How can students make their writing interesting? First year composition classes do not always adequately teach students how to build interest within their writing. Instead, classes tend to be focused around formulating strong thesis statements and creating clarity through organization and sign posts (e.g. The purpose of this essay…, This section will…, In contrast…, In conclusion…, etc.) Certainly, standard techniques of organization lead to understanding, but they often leave the reader feeling bored.
In “The Music of Form: Rethinking Organization in Writing,” Peter Elbow elaborates on five ways of organizing writing in time that create what he calls an itch that must be scratched through the reader’s continued engagement with the text. Narrative, dynamic outlines, perplexity, words that enact, and voice all create interest.
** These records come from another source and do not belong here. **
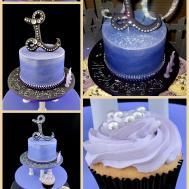 Cakes Girls Inspired Michelle
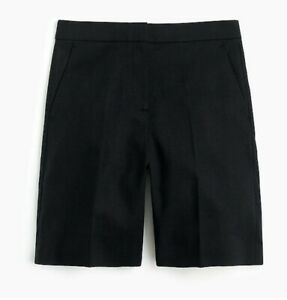 jcrew Bermuda short in stretch linen, black, new with tags, size 4us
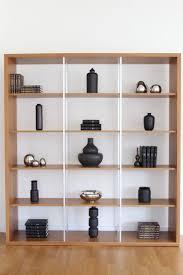 Organic Modern Furniture Organic Modernism Elizabeth Braha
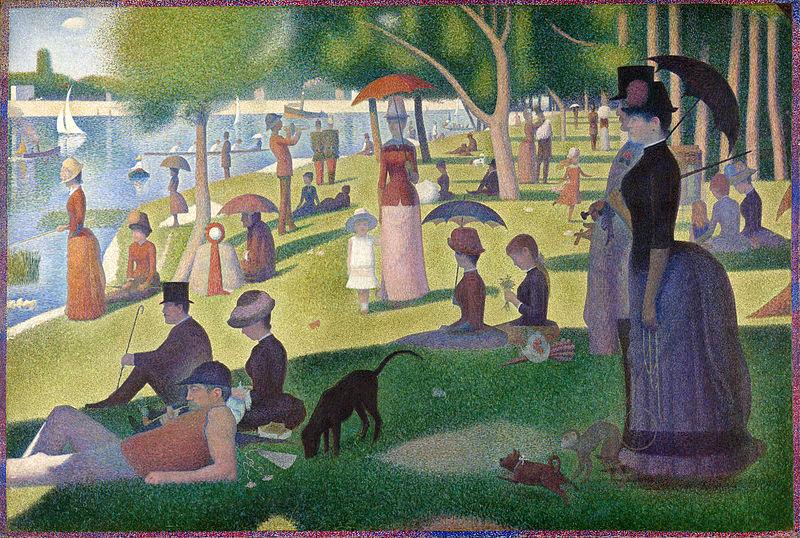 Artwork featuring Pointillism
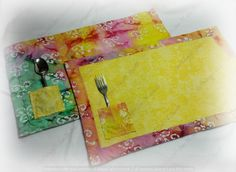 Tye dye reversible place mats with silverware pockets by SwtMaggisSewnSews on Etsy
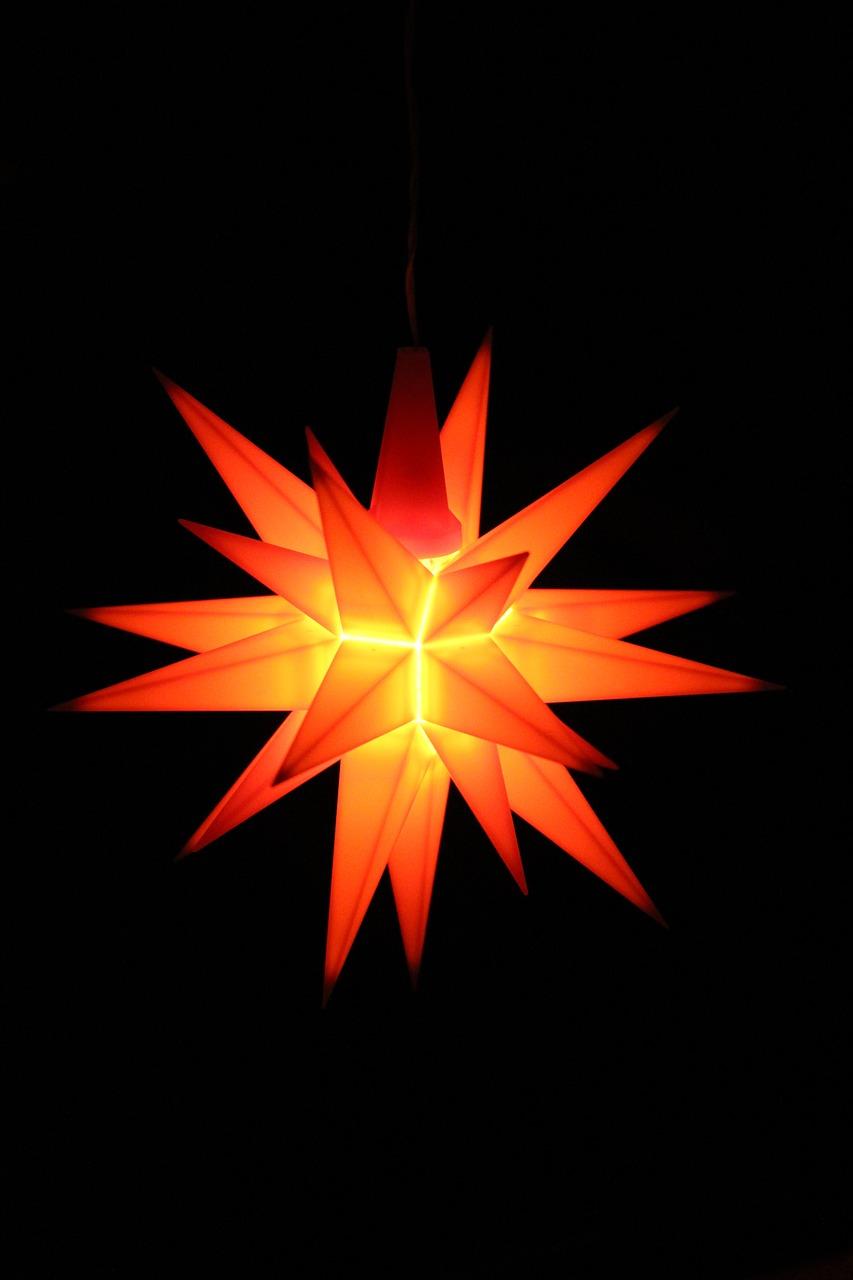огненная звезда картинки сетки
Narrative, though being perhaps the most useful tool when creating interest, is limited in use to genres that fall outside of the typically assigned genres of analytic and expository essays. It is a form of storytelling that is usually thought to be contrary to academic writing.
Dynamic outlines are a form of organization through formulation of sentences that require more detail and create what Elbow calls a “story of thinking” (637). In order to successfully create a dynamic outline, the writer, instead of making a typical bulleted outline with fragments, writes a sentence packed with details for each paragraph. When all of the sentences are combined, the outline should read like a story.
Words that enact include the act of thought in the present – “It is now apparent that” – instead of the record of past thoughts – “It came to my attention that…” The use of present tense creates the feeling of experiencing and learning in unison with the writer. A story of the writer’s thoughts is developed through words that enact.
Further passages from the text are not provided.